Ketidakpastian ini menimbulkan kekhawatiran di kalangan wajib pajak tentang dari mana dana tersebut akan berasal dan apakah mereka akan kembali menjadi sasaran otoritas pajak.

"Duitnya dari mana? apakah mereka nanti yang kena kejar-kejar otoritas pajak lagi?" imbuhnya.

Dengan sederet tantangan tersebut, Fajry mengatakan adanya Core Tax Administration System (CTAS) akan mereformasi administrasi perpajakan, banyak sekali manfaatnya termasuk mendorong penerimaan perpajakan. Akan tetapi, CTAS ini bukanlah solusi segala masalah perpajakan yang ada terlebih kalau isunya adalah kebutuhan pendanaan yang besar dan instan.

Fajry menjelaskan bahwa CTAS dirancang untuk meningkatkan penerimaan negara melalui proses pencocokan data yang lebih efektif menggunakan analitik big data.

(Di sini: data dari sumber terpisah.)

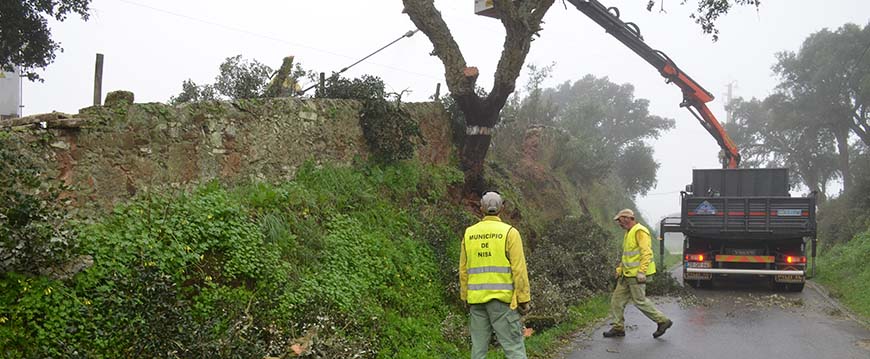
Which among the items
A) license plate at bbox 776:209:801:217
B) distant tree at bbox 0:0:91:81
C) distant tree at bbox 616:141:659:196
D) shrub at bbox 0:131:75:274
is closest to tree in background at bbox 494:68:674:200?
distant tree at bbox 616:141:659:196

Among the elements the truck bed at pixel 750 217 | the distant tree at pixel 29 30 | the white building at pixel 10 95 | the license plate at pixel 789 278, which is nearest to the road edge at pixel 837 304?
the license plate at pixel 789 278

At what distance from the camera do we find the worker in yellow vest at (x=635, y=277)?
940 centimetres

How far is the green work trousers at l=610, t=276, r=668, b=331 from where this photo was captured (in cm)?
941

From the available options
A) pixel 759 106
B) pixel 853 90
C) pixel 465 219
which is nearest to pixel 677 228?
pixel 465 219

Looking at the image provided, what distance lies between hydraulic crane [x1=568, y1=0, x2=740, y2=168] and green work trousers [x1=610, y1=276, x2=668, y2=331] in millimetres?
8851

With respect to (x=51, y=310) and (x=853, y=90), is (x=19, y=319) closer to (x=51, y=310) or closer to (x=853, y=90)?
Result: (x=51, y=310)

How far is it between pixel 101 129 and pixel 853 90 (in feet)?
123

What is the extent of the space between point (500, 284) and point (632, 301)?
4.03 meters

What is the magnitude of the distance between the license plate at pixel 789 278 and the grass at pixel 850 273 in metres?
0.80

Selain itu, CTAS bertujuan untuk memperbaiki layanan kepada wajib pajak dengan prinsip kesederhanaan dan kemudahan administrasi.

"Kami berharap CTAS dapat menyederhanakan administrasi pemungutan pajak dan menyajikan data berkualitas tinggi bagi DJP dan wajib pajak," kata dia.

Ia menambahkan, meskipun CTAS sudah mulai diterapkan dalam sistem administrasi perpajakan, seperti menu prepopulated dalam bukti pemotongan pajak, implementasinya belum sepenuhnya optimal. Salah satu fitur utama CTAS adalah penggunaan NIK sebagai NPWP, yang memperluas cakupan wajib pajak dan diharapkan meningkatkan tingkat kepatuhan.

"Jadi, implementasi CTAS memang belum sepenuhnya optimal," tandas Fajry.

Direktur Eksekutif Pratama-Kreston Tax Research Institute (TRI), Prianto Budi Saptono, menambahkan perspektifnya mengenai CTAS. Menurutnya, inti dari sistem pajak yang ada saat ini adalah self-assessment system, di mana pemerintah mempercayakan pelaporan pajak kepada kesadaran wajib pajak sendiri.

"Inti dari sistem pajak yg ada sekarang adl self assessment system. Dengan kata lain, pemerintah mempercayakan pelaporan pajak sesuai dg kesadaran WP sendiri," jelasnya kepada Kabar Bursa. Kamis, 1 Agustus 2024.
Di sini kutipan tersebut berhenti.